▶ Exercise: Write out each of the records below word for word, keeping every line as it is.

▶ Information:
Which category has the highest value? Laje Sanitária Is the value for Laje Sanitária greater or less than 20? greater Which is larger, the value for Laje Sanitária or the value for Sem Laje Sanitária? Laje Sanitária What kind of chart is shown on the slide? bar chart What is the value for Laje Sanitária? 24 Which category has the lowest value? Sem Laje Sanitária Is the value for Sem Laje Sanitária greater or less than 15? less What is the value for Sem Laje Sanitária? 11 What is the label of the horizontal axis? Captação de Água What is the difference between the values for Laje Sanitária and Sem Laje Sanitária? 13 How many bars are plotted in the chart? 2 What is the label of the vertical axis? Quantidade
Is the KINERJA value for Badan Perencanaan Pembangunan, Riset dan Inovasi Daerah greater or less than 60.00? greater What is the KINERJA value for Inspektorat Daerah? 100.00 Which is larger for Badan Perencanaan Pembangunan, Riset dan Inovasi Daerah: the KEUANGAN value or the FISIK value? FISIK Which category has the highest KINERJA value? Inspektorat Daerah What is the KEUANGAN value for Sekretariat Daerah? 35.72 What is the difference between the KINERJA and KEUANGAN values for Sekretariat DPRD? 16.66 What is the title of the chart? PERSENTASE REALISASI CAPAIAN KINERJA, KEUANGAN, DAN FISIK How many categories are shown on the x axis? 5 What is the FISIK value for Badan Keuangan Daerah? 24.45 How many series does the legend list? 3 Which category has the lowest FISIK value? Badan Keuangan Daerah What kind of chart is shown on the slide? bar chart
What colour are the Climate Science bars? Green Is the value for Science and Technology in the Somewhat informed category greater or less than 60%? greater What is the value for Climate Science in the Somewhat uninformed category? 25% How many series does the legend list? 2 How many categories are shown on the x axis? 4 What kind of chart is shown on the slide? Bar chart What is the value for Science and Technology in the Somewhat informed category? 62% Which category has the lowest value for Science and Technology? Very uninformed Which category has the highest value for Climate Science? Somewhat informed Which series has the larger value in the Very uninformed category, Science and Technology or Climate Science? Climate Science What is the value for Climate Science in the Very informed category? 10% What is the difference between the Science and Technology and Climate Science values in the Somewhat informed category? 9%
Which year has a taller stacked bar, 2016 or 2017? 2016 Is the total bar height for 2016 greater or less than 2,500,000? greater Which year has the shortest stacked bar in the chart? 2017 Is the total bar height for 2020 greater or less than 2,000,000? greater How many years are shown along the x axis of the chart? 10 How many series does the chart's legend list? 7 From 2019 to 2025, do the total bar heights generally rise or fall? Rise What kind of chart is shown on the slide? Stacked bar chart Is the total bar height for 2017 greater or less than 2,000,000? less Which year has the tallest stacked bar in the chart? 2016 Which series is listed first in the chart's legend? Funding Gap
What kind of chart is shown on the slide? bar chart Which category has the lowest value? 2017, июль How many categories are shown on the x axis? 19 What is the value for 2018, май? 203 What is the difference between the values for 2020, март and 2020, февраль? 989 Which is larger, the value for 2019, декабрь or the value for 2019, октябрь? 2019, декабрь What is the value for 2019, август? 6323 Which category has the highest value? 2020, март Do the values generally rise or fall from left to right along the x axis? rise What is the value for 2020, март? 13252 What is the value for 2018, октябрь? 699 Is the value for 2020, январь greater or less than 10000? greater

▶ Solution to this problem:
Which category has the highest value? Laje Sanitária Is the value for Laje Sanitária greater or less than 20? greater Which is larger, the value for Laje Sanitária or the value for Sem Laje Sanitária? Laje Sanitária What kind of chart is shown on the slide? bar chart What is the value for Laje Sanitária? 24 Which category has the lowest value? Sem Laje Sanitária Is the value for Sem Laje Sanitária greater or less than 15? less What is the value for Sem Laje Sanitária? 11 What is the label of the horizontal axis? Captação de Água What is the difference between the values for Laje Sanitária and Sem Laje Sanitária? 13 How many bars are plotted in the chart? 2 What is the label of the vertical axis? Quantidade
Is the KINERJA value for Badan Perencanaan Pembangunan, Riset dan Inovasi Daerah greater or less than 60.00? greater What is the KINERJA value for Inspektorat Daerah? 100.00 Which is larger for Badan Perencanaan Pembangunan, Riset dan Inovasi Daerah: the KEUANGAN value or the FISIK value? FISIK Which category has the highest KINERJA value? Inspektorat Daerah What is the KEUANGAN value for Sekretariat Daerah? 35.72 What is the difference between the KINERJA and KEUANGAN values for Sekretariat DPRD? 16.66 What is the title of the chart? PERSENTASE REALISASI CAPAIAN KINERJA, KEUANGAN, DAN FISIK How many categories are shown on the x axis? 5 What is the FISIK value for Badan Keuangan Daerah? 24.45 How many series does the legend list? 3 Which category has the lowest FISIK value? Badan Keuangan Daerah What kind of chart is shown on the slide? bar chart
What colour are the Climate Science bars? Green Is the value for Science and Technology in the Somewhat informed category greater or less than 60%? greater What is the value for Climate Science in the Somewhat uninformed category? 25% How many series does the legend list? 2 How many categories are shown on the x axis? 4 What kind of chart is shown on the slide? Bar chart What is the value for Science and Technology in the Somewhat informed category? 62% Which category has the lowest value for Science and Technology? Very uninformed Which category has the highest value for Climate Science? Somewhat informed Which series has the larger value in the Very uninformed category, Science and Technology or Climate Science? Climate Science What is the value for Climate Science in the Very informed category? 10% What is the difference between the Science and Technology and Climate Science values in the Somewhat informed category? 9%
Which year has a taller stacked bar, 2016 or 2017? 2016 Is the total bar height for 2016 greater or less than 2,500,000? greater Which year has the shortest stacked bar in the chart? 2017 Is the total bar height for 2020 greater or less than 2,000,000? greater How many years are shown along the x axis of the chart? 10 How many series does the chart's legend list? 7 From 2019 to 2025, do the total bar heights generally rise or fall? Rise What kind of chart is shown on the slide? Stacked bar chart Is the total bar height for 2017 greater or less than 2,000,000? less Which year has the tallest stacked bar in the chart? 2016 Which series is listed first in the chart's legend? Funding Gap
What kind of chart is shown on the slide? bar chart Which category has the lowest value? 2017, июль How many categories are shown on the x axis? 19 What is the value for 2018, май? 203 What is the difference between the values for 2020, март and 2020, февраль? 989 Which is larger, the value for 2019, декабрь or the value for 2019, октябрь? 2019, декабрь What is the value for 2019, август? 6323 Which category has the highest value? 2020, март Do the values generally rise or fall from left to right along the x axis? rise What is the value for 2020, март? 13252 What is the value for 2018, октябрь? 699 Is the value for 2020, январь greater or less than 10000? greater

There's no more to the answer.